(red.) Quella di oggi, mercoledì 6 novembre, dovrebbe essere una giornata importante, se non decisiva, sul fronte della Caffaro di via Milano a Brescia. Infatti, il Tar è chiamato a valutare il ricorso presentato dalla società Caffaro Brescia per revocare la sospensione di due mesi, decisa dalla Provincia, dell’autorizzazione integrata ambientale. Si tratta di un provvedimento che impedisce all’azienda di lavorare e di produrre. E ora, in base a quanto dirà il tribunale amministrativo, i 54 lavoratori della fabbrica sono in ansia. Infatti, l’azienda ha comunicato ai sindacati che in caso di sentenza negativa avvierà le procedure per licenziare tutti gli addetti e interrompere le attività. In anticipo rispetto ai tempi previsti.

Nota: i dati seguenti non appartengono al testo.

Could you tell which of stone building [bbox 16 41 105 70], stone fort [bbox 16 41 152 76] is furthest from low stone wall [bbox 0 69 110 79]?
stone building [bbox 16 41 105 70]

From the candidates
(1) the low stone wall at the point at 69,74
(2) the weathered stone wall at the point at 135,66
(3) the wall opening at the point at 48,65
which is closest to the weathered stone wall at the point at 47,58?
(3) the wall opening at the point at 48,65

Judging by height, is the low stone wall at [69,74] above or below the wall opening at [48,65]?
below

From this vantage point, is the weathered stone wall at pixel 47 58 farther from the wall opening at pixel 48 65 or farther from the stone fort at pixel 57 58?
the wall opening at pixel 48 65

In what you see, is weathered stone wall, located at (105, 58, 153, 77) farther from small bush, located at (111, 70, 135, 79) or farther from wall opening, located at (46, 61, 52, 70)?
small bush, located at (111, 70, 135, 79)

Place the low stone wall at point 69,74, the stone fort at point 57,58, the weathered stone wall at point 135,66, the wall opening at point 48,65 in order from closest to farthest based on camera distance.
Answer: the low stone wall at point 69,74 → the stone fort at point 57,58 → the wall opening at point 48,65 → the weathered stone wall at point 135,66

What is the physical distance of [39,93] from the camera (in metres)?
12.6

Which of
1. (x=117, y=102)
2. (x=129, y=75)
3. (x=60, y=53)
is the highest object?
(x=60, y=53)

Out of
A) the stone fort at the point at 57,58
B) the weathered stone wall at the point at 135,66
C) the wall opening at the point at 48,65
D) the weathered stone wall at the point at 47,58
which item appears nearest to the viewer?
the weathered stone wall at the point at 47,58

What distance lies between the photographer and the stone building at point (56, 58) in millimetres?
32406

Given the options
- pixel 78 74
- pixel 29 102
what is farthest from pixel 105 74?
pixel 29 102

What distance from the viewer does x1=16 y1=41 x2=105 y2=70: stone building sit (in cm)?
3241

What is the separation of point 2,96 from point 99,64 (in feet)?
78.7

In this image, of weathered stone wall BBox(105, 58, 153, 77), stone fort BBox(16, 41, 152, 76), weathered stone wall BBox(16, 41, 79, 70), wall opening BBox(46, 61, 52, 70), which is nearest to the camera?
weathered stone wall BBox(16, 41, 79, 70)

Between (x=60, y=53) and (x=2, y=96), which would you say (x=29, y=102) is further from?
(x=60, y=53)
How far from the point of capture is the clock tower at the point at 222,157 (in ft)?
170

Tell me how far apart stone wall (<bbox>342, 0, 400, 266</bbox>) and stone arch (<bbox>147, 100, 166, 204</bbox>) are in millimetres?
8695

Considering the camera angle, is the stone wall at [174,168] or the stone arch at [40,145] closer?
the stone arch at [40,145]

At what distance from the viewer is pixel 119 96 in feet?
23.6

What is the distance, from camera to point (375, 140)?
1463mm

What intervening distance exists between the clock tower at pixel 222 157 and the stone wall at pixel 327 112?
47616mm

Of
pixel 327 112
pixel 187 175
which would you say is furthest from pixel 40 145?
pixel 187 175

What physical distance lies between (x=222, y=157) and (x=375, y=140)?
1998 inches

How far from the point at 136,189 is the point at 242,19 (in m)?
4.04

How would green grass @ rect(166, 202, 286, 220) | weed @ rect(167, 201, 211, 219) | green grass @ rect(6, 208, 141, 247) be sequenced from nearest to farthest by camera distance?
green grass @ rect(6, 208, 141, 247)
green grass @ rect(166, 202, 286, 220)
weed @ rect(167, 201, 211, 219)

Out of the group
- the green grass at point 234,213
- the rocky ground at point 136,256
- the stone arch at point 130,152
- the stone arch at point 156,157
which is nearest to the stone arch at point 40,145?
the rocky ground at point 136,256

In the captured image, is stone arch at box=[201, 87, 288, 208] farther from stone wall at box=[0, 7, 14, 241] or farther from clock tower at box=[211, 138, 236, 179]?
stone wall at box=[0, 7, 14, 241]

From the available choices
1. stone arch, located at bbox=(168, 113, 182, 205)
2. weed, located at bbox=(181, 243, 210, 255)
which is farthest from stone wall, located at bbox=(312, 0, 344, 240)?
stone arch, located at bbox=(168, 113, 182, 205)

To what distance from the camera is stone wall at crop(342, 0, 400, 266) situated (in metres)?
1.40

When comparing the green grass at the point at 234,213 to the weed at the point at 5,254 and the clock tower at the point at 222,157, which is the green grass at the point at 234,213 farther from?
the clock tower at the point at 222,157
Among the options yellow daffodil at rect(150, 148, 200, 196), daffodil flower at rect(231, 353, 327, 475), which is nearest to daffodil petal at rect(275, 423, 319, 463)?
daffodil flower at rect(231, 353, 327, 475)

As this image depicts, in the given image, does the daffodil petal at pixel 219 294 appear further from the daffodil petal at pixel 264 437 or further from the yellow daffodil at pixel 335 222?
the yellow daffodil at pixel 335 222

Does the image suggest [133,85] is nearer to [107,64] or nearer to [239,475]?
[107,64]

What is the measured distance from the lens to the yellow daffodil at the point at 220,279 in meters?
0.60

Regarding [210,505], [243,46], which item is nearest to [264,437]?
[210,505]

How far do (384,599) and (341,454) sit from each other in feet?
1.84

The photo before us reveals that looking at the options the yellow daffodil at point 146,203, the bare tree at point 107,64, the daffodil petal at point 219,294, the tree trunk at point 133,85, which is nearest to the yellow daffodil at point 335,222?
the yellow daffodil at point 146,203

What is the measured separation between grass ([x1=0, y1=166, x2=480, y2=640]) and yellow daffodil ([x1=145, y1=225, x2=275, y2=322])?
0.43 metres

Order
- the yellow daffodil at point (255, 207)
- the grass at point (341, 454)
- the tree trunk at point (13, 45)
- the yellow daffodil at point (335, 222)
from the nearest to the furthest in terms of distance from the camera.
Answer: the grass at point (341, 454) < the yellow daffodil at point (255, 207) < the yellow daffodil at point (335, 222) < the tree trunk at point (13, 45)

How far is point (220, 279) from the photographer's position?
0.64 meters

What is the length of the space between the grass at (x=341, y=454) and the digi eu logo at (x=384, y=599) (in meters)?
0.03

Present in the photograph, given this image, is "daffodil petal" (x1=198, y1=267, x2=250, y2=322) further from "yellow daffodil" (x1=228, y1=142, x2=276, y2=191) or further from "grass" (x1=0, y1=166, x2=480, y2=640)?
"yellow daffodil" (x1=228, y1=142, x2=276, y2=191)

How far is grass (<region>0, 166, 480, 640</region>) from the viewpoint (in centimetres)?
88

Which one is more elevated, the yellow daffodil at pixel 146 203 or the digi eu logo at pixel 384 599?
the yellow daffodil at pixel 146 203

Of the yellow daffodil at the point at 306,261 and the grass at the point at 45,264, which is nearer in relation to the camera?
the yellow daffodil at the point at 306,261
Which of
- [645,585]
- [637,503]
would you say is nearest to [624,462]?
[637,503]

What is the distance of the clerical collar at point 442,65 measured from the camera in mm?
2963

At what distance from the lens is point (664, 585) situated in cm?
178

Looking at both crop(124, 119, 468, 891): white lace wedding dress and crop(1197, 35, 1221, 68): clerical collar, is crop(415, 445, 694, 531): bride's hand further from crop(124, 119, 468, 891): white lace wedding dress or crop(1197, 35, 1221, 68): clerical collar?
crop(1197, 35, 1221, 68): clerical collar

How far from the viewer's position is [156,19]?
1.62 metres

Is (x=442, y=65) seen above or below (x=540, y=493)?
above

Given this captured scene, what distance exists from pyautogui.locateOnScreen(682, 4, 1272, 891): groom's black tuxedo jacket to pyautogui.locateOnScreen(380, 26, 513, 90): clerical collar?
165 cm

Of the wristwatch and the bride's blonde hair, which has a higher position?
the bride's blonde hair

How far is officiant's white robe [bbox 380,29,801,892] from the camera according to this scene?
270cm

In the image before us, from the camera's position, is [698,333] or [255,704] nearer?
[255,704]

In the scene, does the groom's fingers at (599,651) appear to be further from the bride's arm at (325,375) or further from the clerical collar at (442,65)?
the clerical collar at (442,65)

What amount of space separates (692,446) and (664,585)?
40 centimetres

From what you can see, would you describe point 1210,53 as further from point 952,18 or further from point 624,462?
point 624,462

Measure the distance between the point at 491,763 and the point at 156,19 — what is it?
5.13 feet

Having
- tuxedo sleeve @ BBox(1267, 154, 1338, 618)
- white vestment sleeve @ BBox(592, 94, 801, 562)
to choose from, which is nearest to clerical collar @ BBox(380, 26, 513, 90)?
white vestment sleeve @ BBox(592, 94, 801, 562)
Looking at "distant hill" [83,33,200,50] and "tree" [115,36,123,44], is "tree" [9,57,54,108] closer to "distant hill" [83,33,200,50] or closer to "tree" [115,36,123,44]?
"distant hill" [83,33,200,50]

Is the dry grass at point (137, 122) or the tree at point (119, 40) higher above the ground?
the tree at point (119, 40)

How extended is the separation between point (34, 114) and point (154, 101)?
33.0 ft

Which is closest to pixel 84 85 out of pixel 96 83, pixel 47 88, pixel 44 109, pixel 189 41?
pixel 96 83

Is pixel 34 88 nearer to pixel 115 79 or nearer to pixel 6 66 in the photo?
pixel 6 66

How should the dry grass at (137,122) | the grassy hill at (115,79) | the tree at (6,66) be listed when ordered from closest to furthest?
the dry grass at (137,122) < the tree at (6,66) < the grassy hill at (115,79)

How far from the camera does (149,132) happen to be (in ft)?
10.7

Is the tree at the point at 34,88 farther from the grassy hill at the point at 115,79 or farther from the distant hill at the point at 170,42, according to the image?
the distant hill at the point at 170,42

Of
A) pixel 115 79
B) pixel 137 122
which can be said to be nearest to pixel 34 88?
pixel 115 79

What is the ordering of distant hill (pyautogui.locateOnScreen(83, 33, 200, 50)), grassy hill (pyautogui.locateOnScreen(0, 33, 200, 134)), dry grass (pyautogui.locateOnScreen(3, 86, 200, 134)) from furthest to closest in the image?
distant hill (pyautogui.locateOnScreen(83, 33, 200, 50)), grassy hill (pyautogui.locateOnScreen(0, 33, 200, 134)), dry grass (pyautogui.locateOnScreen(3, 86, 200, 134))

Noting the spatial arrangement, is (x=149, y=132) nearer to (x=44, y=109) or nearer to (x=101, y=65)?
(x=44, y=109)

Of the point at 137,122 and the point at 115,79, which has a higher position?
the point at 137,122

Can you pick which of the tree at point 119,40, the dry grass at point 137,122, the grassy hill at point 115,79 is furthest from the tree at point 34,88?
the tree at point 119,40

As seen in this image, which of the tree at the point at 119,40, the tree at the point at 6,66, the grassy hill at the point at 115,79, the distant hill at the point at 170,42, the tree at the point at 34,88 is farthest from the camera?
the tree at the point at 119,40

Al momento sono 23 i giorni in cui non si produce e l’atto del Broletto prevede che per un totale di 60 giorni la fabbrica dovrà restare ferma dallo scorso 14 ottobre. Per ora tutti gli addetti sono stati regolarmente pagati dalla Caffaro Brescia e continuano a lavorare a turno per la messa in sicurezza del sito industriale e anche per fare manutenzione agli impianti. E intanto ieri, martedì 5 novembre, i sindacati sono tornati all’azienda per verificare la situazione e ora dicono di essere pronti ad allertare tutte le istituzioni per garantire l’occupazione. Anche perché in caso del passo indietro della Caffaro, la barriera idraulica che pompa i veleni in modo da non farli finire nella falda cittadina rischia di essere abbandonata. E a quel punto dovrebbe essere il Ministero dell’Ambiente ad occuparsene.

E nel frattempo il tema Caffaro è stato discusso ieri, martedì, durante una seduta del Consiglio regionale lombardo e dove è stata presentata un’interrogazione all’assessore all’Ambiente Raffaele Cattaneo. Anche il Pirellone è proiettato sull’incontro che ci sarà martedì 12 novembre a Roma e si dice disposto a fare da regia nelle procedure amministrative della bonifica. “Ma serve un accordo di programma nel quale ogni soggetto si assuma le proprie responsabilità e un ruolo ben definito, a cominciare dal Ministero dell’Ambiente – dice Cattaneo – che è il principale responsabile della bonifica in quanto sito di interesse nazionale. Stiamo insistendo da tempo con il Ministero sulla necessità di aggiornare l’accordo scaduto da più di un anno e mezzo e la Regione ha mandato le proprie osservazioni condivise con il Comune oltre un anno fa. Da allora, nonostante i solleciti, siamo in attesa di una risposta dal Ministero.

Ci chiediamo le ragioni del silenzio, che fa il paio con l’inerzia del commissario. L’attività amministrativa è in capo al Ministero e causa di molti ritardi, tra cui la condivisione dei compiti e della figura del commissario”. Ma non solo. “Nel contesto dell’autonomia differenziata abbiamo chiesto di subentrare nelle procedure di tutte le bonifiche dei Sin lombardi, ma il Ministero si dice contrario”. E sull’incontro a Roma “ci auguriamo che possa dare un contributo per definire i ruoli e le competenze degli attori coinvolti. Regione non si sottrarrà alle proprie responsabilità e ad un ruolo più attivo. Ma non è disposta a sopperire alle mancanze altrui, che siano del Ministero, del Commissario o degli enti territoriali”. E sulla stessa onda è anche la posizione dell’assessore lombardo bresciano Fabio Rolfi che parla di “situazione incancrenita per lentezza del ministero e l’inadeguatezza del commissario scelto dal Comune. L’intervento della Regione non è dovuto, essendo un sito di interesse nazionale, ma una scelta politica: Brescia si conferma al centro dell’azione della Regione”.